The 1951 Convention also represents a paradigmatic hard case by which we may examine the indirect effect of international conventions. Not only is the question of refugee protection widely politicized and states are now openly questioning the Convention’s continued relevance, many of the world’s top refugee-hosting countries have neither signed nor ratified this convention. While the majority of the world’s states are parties to the 1951 Convention, more than forty members of the United Nations are not. The international refugee regime views these states as an ‘exception’.

BEYOND’s overall objective is to reconsider the impact of international refugee law by developing the first genuinely global and empirically based theoretical framework for understanding the behavior and position of states not party to the 1951 Convention. From this follows BEYOND’s secondary objective: to expose, and through the developed framework, analyze the various ways non-signatory states relate to the international refugee regime, i.e. the instruments and institutions of refugee protection with the Refugee Convention and the United Nations High Commissioner for Refugees (UNHCR) as cornerstones.

Two overarching questions guide this project:

  1. What is the influence of the 1951 Refugee Convention in non-signatory states?

  2. How do these non-signatory states engage with and help create the international refugee law regime?

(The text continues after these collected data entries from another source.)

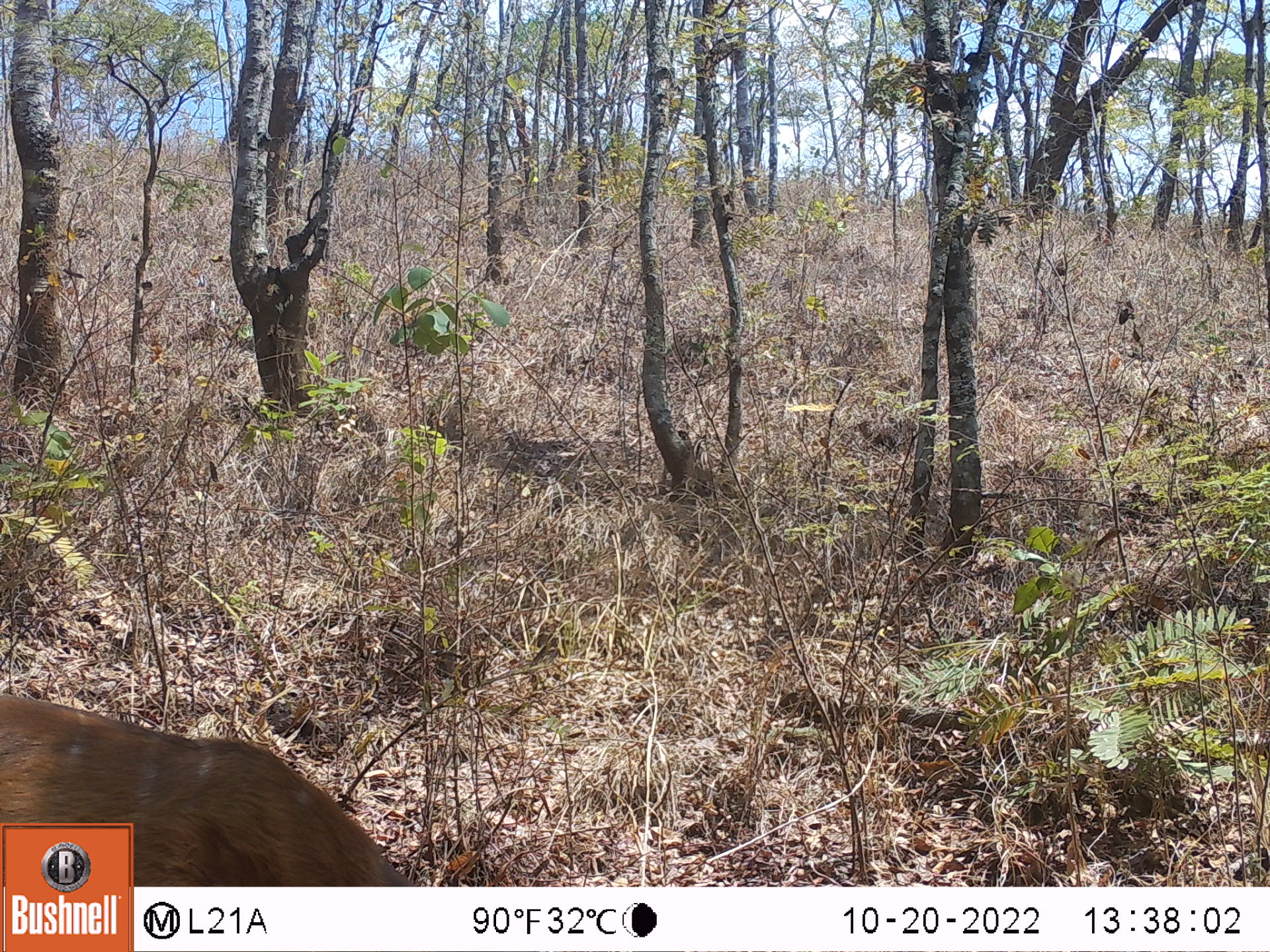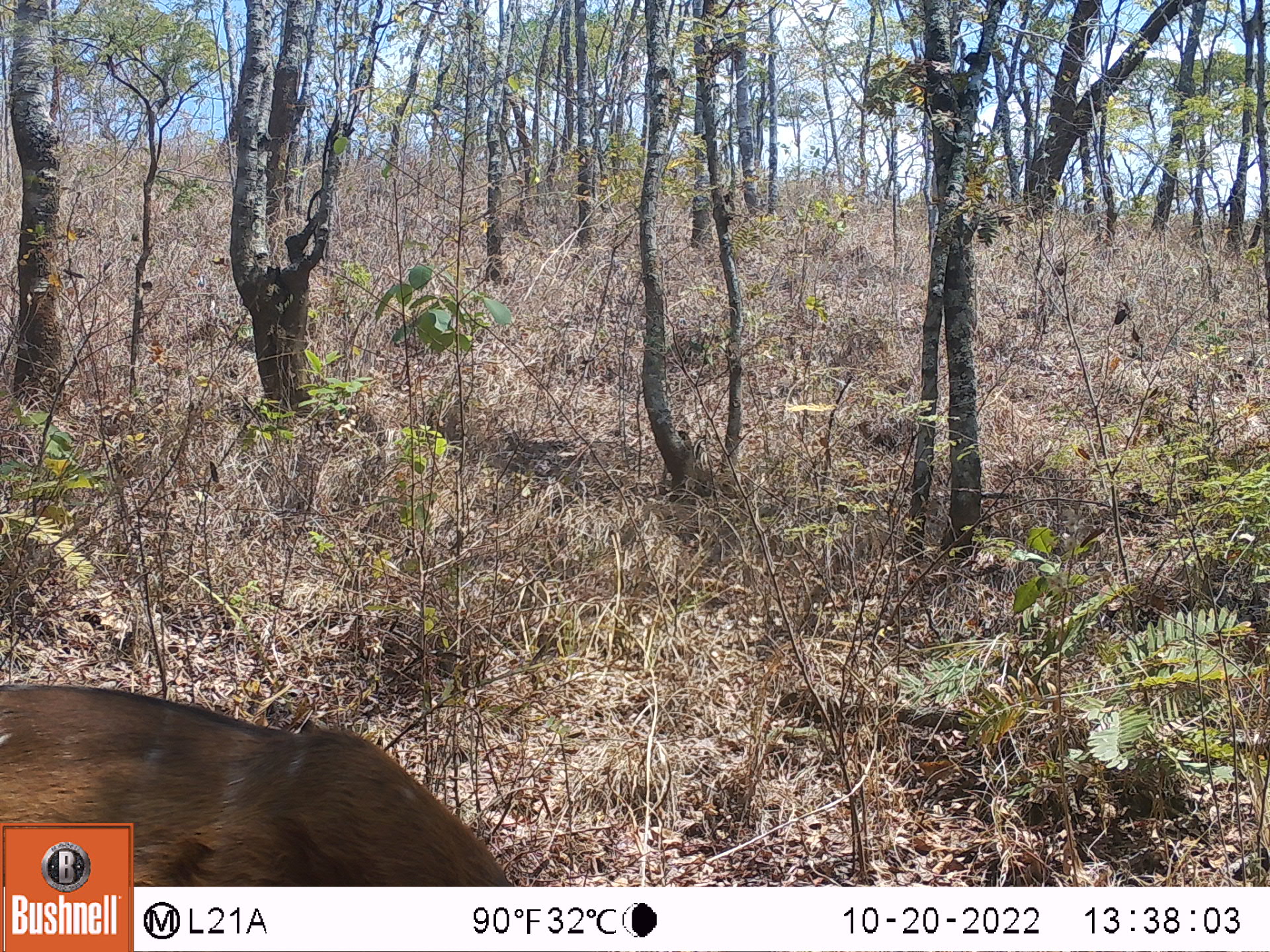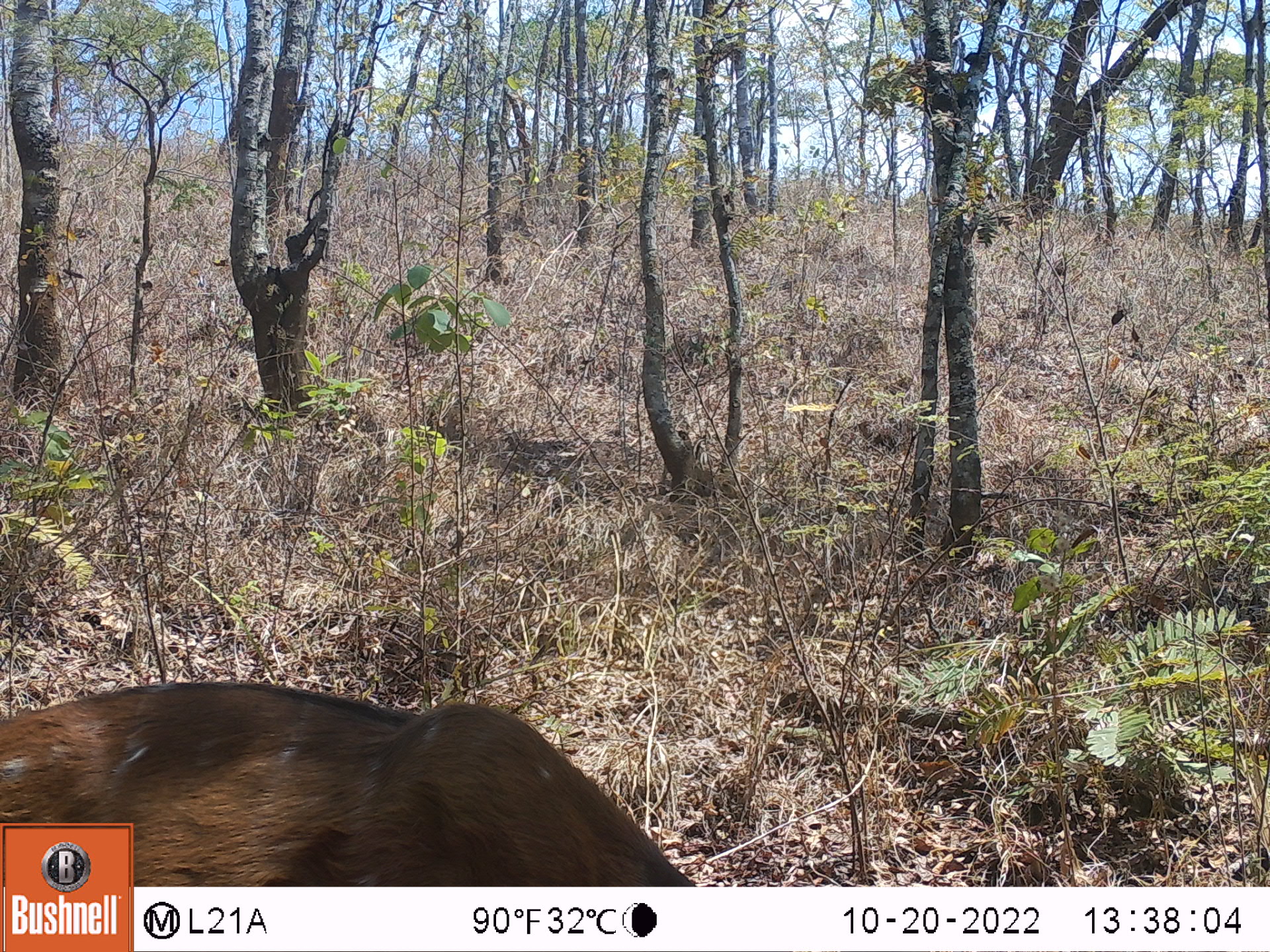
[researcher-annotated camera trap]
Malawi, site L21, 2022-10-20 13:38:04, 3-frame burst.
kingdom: Animalia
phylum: Chordata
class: Mammalia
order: Artiodactyla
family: Bovidae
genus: Tragelaphus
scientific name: Tragelaphus sylvaticus sylvaticus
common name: cape bushbuck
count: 1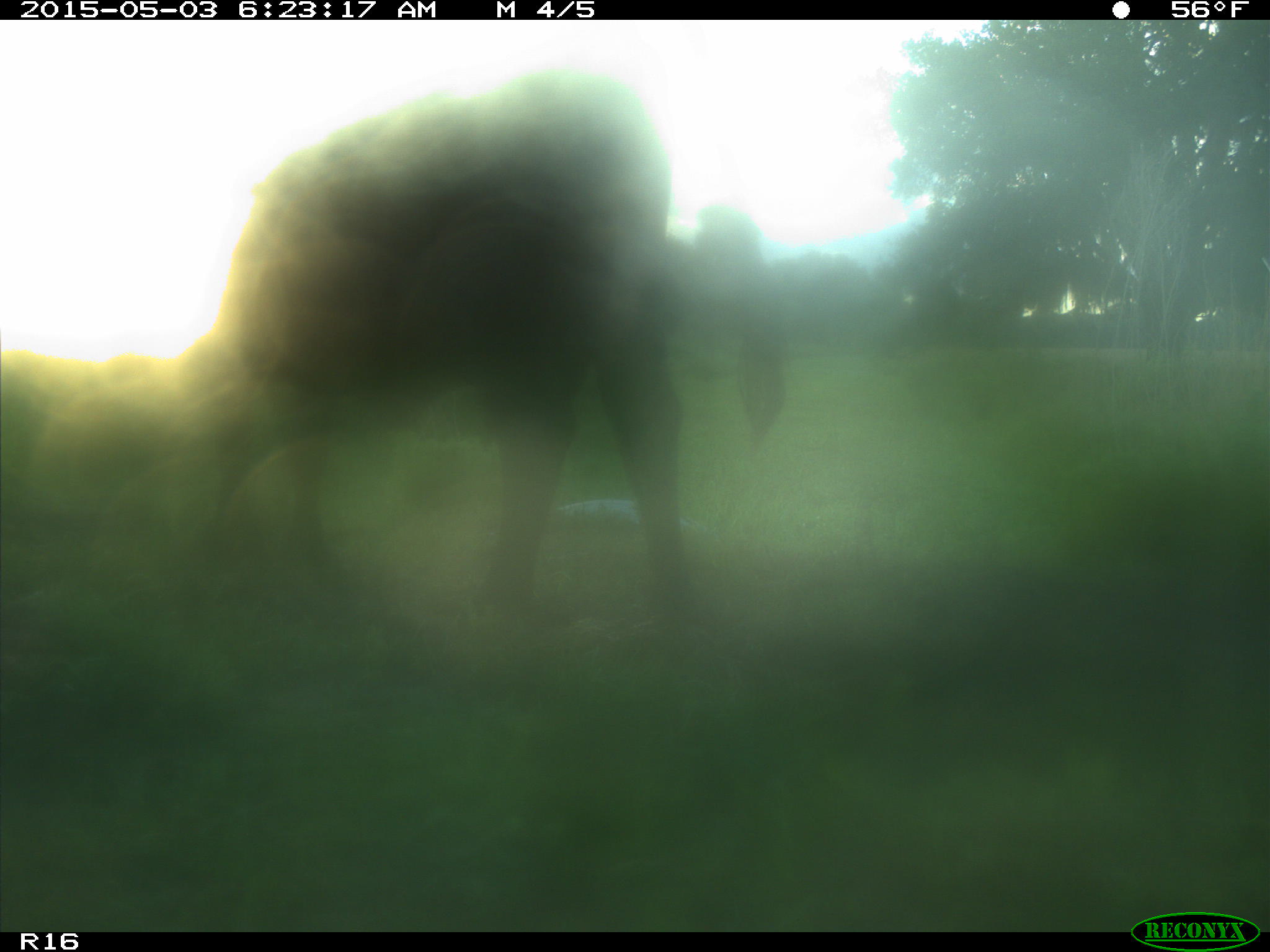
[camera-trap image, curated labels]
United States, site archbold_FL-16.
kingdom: Animalia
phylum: Chordata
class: Mammalia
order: Artiodactyla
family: Bovidae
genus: Bos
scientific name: Bos taurus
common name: domestic cow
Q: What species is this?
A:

BEYOND consists of six inter-related sub-projects aimed at examining the relation between non-signatory states and international refugee law on the global, national and local level. Sub-project 1 investigates UNHCR’s statutory duty to promote accession to the 1951 Convention and the processes of state ratification, while sub-projects 2-5 are empirical case studies in Turkey, Lebanon, Pakistan and Bangladesh. Sub-project 6 is crosscutting and synthesizes, integrates and conceptualizes the project’s findings in an edited collection aimed at being a key resource in the field of international refugee law.

The BEYOND project is funded by the European Union's Horizon 2020 research and innovation programme under grant agreement No 851121 (ERC Starting Grant 2019). The project will run between 2021 and 2026.